Od 6 do 10 miesięcy więzienia w zawieszeniu - takie wyroki usłyszało pięcioro obywateli Niemiec z ruchu Antifa, którzy byli sądzeni za udział w zbiegowisku i atakowanie policjantów podczas zamieszek w Warszawie 11 listopada. "Niewątpliwe jest, że wszyscy działali w jednej zwartej grupie. Grupa ta uciekała przed policjantami, z tej grupy rzucano kamieniami" - ogłosił sąd w uzasadnieniu.

Wydarzenia opisane w akcie oskarżenia miały miejsce na podwórzu kamienicy, gdzie mieści się hostel, w którym zatrzymali się zagraniczni demonstranci.

Broniący cudzoziemców mecenas Jacek Gaj nie wykluczył, że jego klienci odwołają się od wyroku.

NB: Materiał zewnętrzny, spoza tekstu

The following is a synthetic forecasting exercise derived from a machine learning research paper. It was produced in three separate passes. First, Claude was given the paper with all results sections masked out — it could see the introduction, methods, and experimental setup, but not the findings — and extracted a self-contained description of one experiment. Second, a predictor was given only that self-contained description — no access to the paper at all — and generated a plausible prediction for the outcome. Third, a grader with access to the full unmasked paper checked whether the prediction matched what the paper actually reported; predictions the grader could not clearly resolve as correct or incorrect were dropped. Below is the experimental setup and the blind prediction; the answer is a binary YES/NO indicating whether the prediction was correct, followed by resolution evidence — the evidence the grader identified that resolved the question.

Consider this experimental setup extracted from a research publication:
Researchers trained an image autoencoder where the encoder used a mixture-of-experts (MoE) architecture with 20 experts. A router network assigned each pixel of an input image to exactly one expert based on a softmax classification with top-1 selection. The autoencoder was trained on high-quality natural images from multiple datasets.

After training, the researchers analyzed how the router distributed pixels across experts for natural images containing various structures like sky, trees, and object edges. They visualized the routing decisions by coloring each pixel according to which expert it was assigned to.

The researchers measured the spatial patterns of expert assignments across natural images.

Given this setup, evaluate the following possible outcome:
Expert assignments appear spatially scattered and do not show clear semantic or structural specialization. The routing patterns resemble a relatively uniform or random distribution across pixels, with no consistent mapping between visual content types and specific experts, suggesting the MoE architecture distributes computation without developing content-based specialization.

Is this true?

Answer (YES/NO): NO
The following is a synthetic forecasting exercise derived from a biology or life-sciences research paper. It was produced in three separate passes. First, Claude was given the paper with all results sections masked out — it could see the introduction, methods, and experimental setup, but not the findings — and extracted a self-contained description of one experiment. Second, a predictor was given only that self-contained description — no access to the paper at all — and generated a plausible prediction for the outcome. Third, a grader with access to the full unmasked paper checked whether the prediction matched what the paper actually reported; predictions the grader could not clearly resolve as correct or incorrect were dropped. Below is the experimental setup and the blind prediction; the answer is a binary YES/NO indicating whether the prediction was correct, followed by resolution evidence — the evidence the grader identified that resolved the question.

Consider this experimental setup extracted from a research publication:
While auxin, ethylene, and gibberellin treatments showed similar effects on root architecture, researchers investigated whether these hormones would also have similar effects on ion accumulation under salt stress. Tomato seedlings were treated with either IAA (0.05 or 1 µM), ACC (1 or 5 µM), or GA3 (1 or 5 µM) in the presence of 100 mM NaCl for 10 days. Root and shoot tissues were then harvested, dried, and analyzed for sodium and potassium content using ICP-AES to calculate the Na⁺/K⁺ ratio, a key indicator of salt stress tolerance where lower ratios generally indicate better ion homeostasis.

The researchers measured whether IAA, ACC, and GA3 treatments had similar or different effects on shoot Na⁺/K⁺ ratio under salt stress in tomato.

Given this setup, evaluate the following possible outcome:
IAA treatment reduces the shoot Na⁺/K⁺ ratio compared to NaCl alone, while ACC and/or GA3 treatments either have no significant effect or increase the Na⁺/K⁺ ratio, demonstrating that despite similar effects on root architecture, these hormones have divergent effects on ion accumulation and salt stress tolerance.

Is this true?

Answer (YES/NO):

Przed stołecznym sądem toczy się wiele procesów dotyczących zajść z 11 listopada w różnych częściach miasta. Podczas zamieszek zatrzymano kilkudziesięciu cudzoziemców, w większości obywateli Niemiec. W każdym procesie obwinionych lub oskarżonych jest po kilka osób. Wtorkowe orzeczenie to pierwszy znany wyrok w serii tych spraw.